XI.

Mais ces censeurs qui savent tout sans doute, puisqu’ils jugent l’auteur de si haut, ont-ils réellement cru que cette manière de défendre la religion, en la rendant douce et touchante pour le cœur, en la parant même des charmes de la poésie, fût une chose si inouïe, si extraordinaire ? " Qui oserait dire, s’écrie saint Augustin, que la vérité doit demeurer désarmée contre le mensonge, et qu’il sera permis aux ennemis de la foi d’effrayer les fidèles par des paroles fortes, et de les réjouir par des rencontres d’esprit agréables, mais que les catholiques ne doivent écrire qu’avec une froideur de style qui endorme les lecteurs ? " C’est un sévère disciple de Port-Royal qui traduit ce passage de saint Augustin ; c’est Pascal lui-même, et il ajoute à l’endroit cité " qu’il y a deux choses dans les vérités de notre religion, une beauté divine, qui les rend aimables, et une sainte majesté, qui les rend vénérables. " Pour démontrer que les preuves rigoureuses ne sont pas toujours celles qu’on doit employer en matière de religion, il dit ailleurs (dans ses Pensées) que le cœur a ses raisons que la raison ne connaît point. Le grand Arnauld, chef de cette école austère du christianisme, combat à son tour l’académicien Du Bois, qui prétendait aussi qu’on ne doit pas faire servir l’éloquence humaine à prouver les vérités de la religion. Ramsay, dans sa Vie de Fénelon, parlant du Traité de l’Existence de Dieu par cet illustre prélat, observe que M. de Cambray savait que la plaie de la plupart de ceux qui doutent vient, non de leur esprit, mais de leur cœur, et qu’il faut donc répandre partout des sentiments pour toucher, pour intéresser, pour saisir le cœur. " Raymond de Sébonde a laissé un ouvrage écrit à peu près dans les mêmes vues que le Génie du Christianisme ; Montaigne a pris la défense de cet auteur contre ceux qui avancent que les chrestiens se font tort de vouloir appuyer leur créance par des raisons humaines. " C’est la foy seule qui embrasse vivement et certainement les hauts mystères de notre religion. Mais ce n’est pas à dire que ce ne soit une très belle et très louable entreprise d’accommoder encore au service de notre foy les outils naturels et humains que Dieu nous a donnez… Il n’est occupation ni desseins plus dignes d’un homme chrétien que de viser par tous ses estudes et pensemens à embellir, estendre et amplifier la vérité de sa créance. "

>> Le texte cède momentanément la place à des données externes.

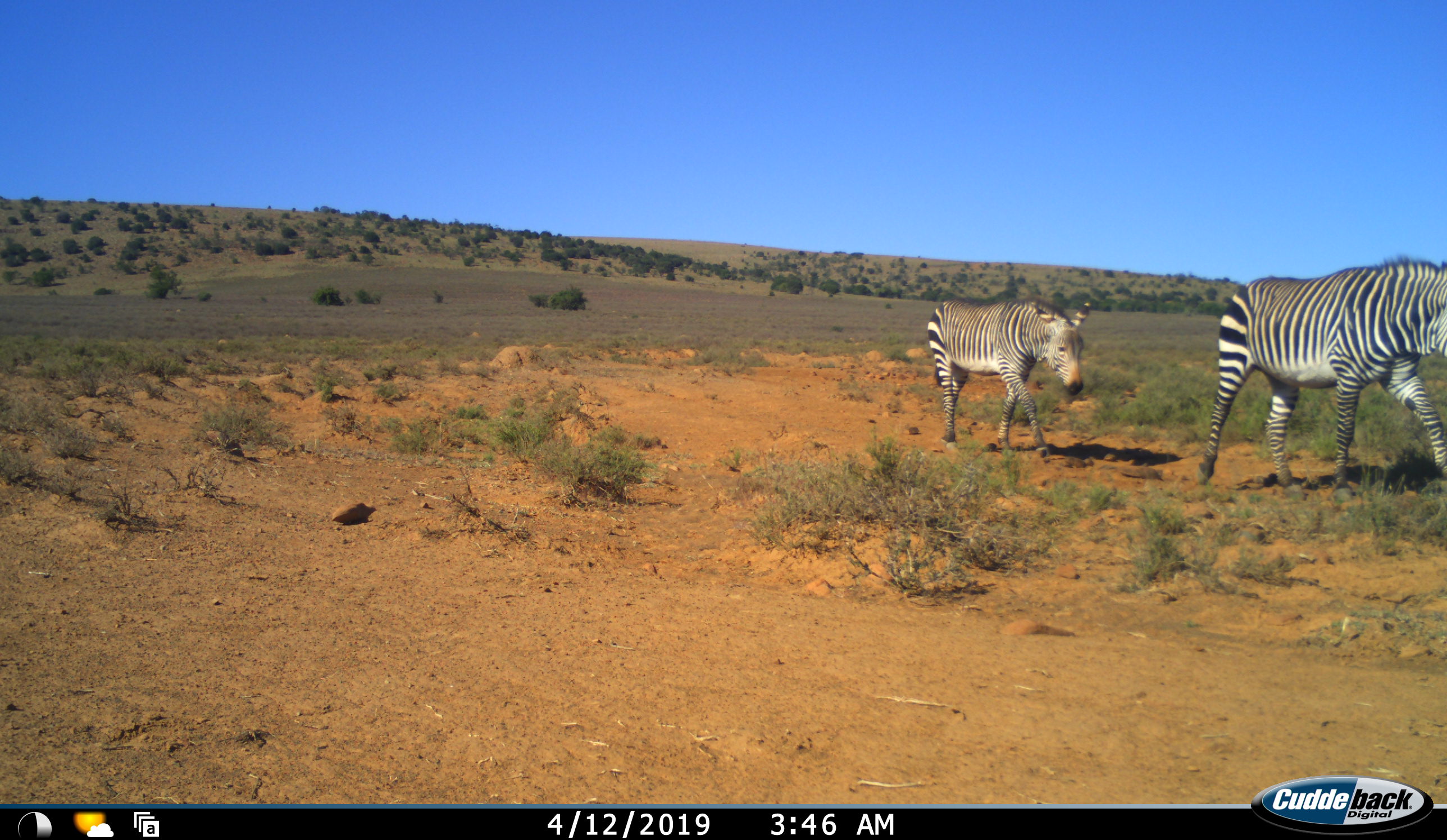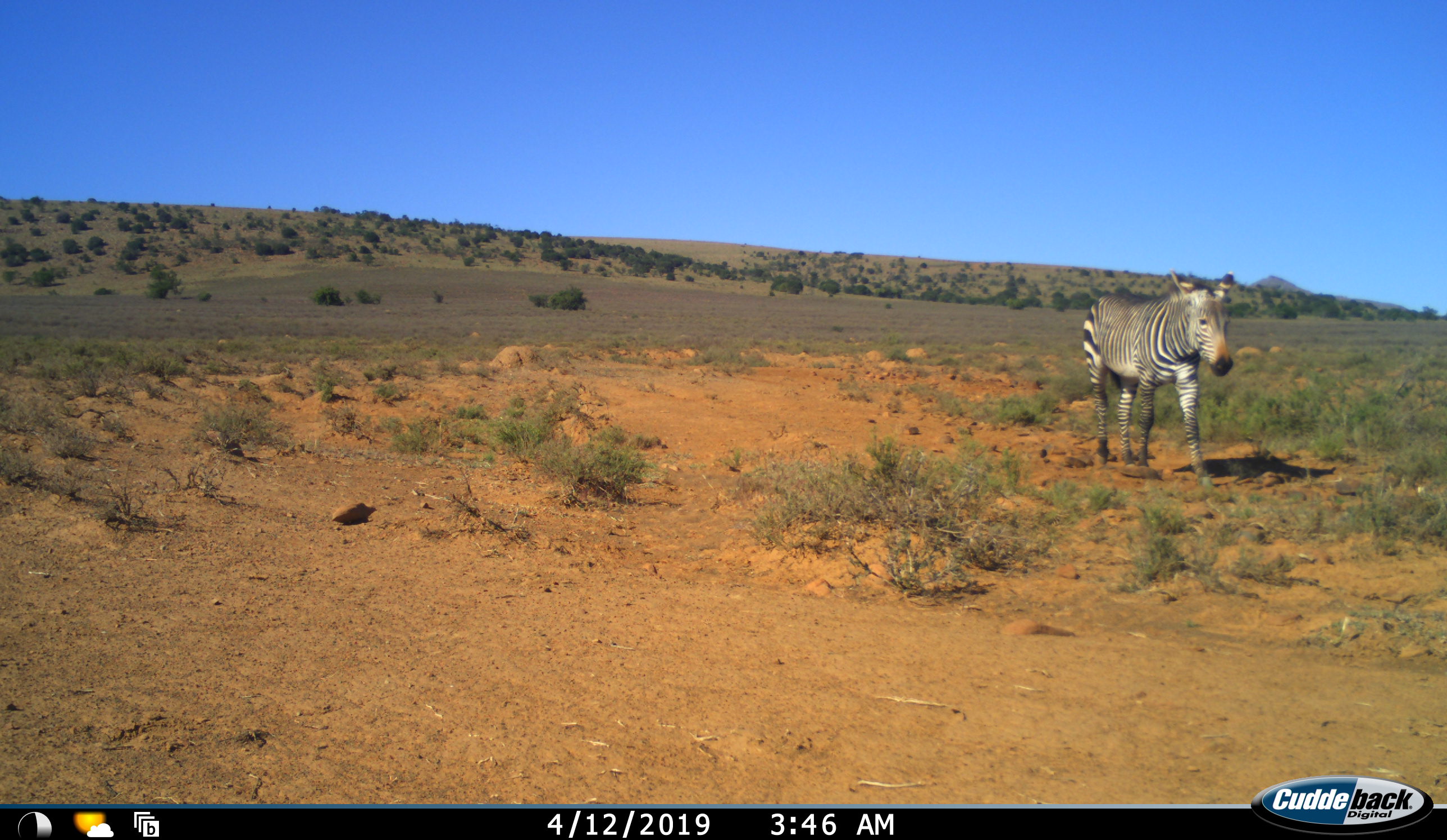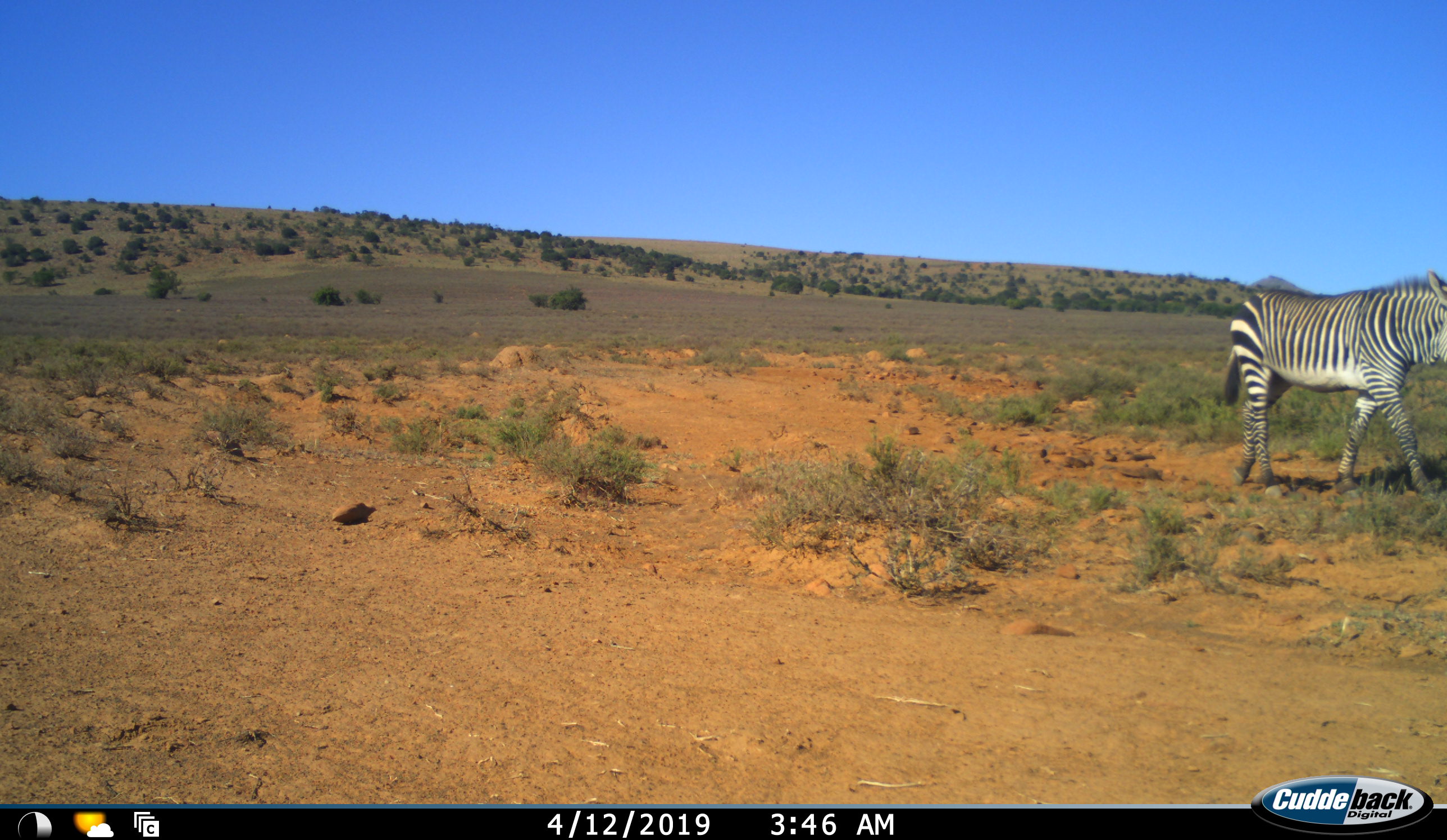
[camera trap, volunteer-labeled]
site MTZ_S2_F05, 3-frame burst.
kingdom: Animalia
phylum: Chordata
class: Mammalia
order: Perissodactyla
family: Equidae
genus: Equus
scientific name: Equus zebra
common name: mountain zebra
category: zebramountain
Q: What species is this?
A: Zebramountain (mountain zebra) (Equus zebra).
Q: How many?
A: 2.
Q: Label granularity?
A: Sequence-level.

L’auteur ne finirait point s’il voulait citer tous les écrivains qui ont été de son opinion sur la nécessité de rendre la religion aimable, et tous les livres où l’imagination, les beaux-arts et la poésie ont été employés comme un moyen d’arriver à ce but. Un ordre tout entier de religieux connus par leur piété, leur aménité et leur science du monde, s’est occupé pendant plusieurs siècles de cette unique idée. Ah ! sans doute aucun genre d’éloquence ne peut être interdit à cette sagesse qui ouvre la bouche des muets et qui rend diserte la langue des petits enfants. Il nous reste une lettre de saint Jérôme où ce Père se justifie d’avoir employé l’érudition païenne à la défense de la doctrine des chrétiens. Saint Ambroise eût-il donné saint Augustin à l’Église, s’il n’eût fait usage de tous les charmes de l’élocution ? " Augustin, encore tout enchanté de l’éloquence profane, dit Rollin, ne cherchait dans les prédications de saint Ambroise que les agréments du discours et non la solidité des choses, mais il n’était pas en son pouvoir de faire cette séparation. " Et n’est-ce pas sur les ailes de l’imagination que saint Augustin s’est élevé à son tour jusqu’à la Cité de Dieu ? Ce Père ne fait point de difficulté de dire qu’on doit ravir aux païens leur éloquence, en leur laissant leurs mensonges, afin de l’appliquer à la prédication de l’Evangile, comme Israël emporta l’or des Egyptiens sans toucher à leurs idoles, pour embellir l’arche sainte. C’était une vérité si unanimement reconnue des Pères, qu’il est bon d’appeler l’imagination au secours des idées religieuses, que ces saints hommes ont été jusqu’à penser que Dieu s’était servi de la poétique philosophie de Platon pour amener l’esprit humain à la croyance des dogmes du christianisme.